そんな考えが浮かんだ……と言うのに、目の前には、
「……っ、うぅ、すっごいなこれぇ」
額から角を生やし平然と立っている【英雄】が。
「……」
頭が考えることを停止した。なぜ? なぜ暴走しない? あの時は暴走していた。なぜ?
そんな考えが頭を一杯にしていた。
故に、【英雄】が拳を握りしめて駆け出し一瞬で距離を詰め、殴りかかろうとしているのに、全く避けようとしない。というか出来ないのだ。
「―――駄目ッ‼︎」
危機一髪、昏霧がそれを防いだ。
腕をクロスさせ防御するも、まるで加速でもしたかのような挙動で後方へ吹っ飛ばされてしまった。
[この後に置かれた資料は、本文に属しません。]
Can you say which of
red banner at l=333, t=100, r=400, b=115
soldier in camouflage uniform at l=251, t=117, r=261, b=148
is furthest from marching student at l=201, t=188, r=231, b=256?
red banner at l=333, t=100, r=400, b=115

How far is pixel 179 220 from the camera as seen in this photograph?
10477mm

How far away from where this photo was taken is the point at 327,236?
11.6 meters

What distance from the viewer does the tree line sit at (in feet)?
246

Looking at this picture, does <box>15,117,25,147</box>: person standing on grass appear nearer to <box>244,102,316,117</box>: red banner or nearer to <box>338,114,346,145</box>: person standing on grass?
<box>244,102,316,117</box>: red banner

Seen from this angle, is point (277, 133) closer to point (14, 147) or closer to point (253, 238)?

そんな昏霧の腕からはくっきりと拳の跡が残り、シュゥウウ〜っと煙を出していた。
「チッ‼︎」
その光景を見てやっと意識がハッとした。
腰に携えた剣を振り上げ【英雄】へ向けふるった。
【英雄】は一瞬、その剣の形状に驚き動きを止めたもののすぐに飛び退いた。
だが、剣はそれよりも早く【英雄】へと辿り着いていた。
パンっ。と綺麗に【英雄】の腕が切れ飛んでいく、地面を何度も跳ねて待機している魔獣へ飛んでいって、バクッと食われてしまった。
「あぁー‼︎ 食われた‼︎ 返してよ‼︎」
本人は表情を歪めつつも、たいして気にしていないようにそう口にする。
表情を歪めているのは痛みだろうが、自分の腕が魔獣にぐちゃぐちゃに食い荒らされているのを見て平然としているのも、どうかとは思うが。
「……にしても、何? それ?」
「はい? あぁこれ……ですか? 我が国最高の鍛治師に作らせた天下一品ですよ、紐のように細い刀身に人の腕を容易に切る切れ味。……基本は鞭のように扱いますね」
「へぇ〜、それは、通りで……」
【英雄】は自分の腕の綺麗な断面を見て納得したような顔を浮かべた。
「まだ驚くのは早いですよ、ほら、こうすることで紐はピンッと伸び張るんですよ。この状態なら鍔迫り合いも可能ですよ?」
「うっそ……その鍛治師教えてくんない? 私の知ってる鍛治師と一緒に何か作って欲しいんですけど」
「ふふふ、無理ですね。この争いを完全にやめなければ」
「やめるってたって、こっちは休戦協定したのに、そっちがこう言う工作してるんでしょ? どっちがけし掛けてるか分かってんの?」
「……」
【英雄】の言葉に疑問を浮かべるが、すぐに納得した。
「なるほど、それは無くならないわけですね」
「はい? なんか言ったー?」
「いえ、何も。……ただ理由がどうあれあなたには死んでもらいますよ」
「やだ」
そんな【英雄】の短い呟きの間に駆け出し剣を振り下すのだった―――。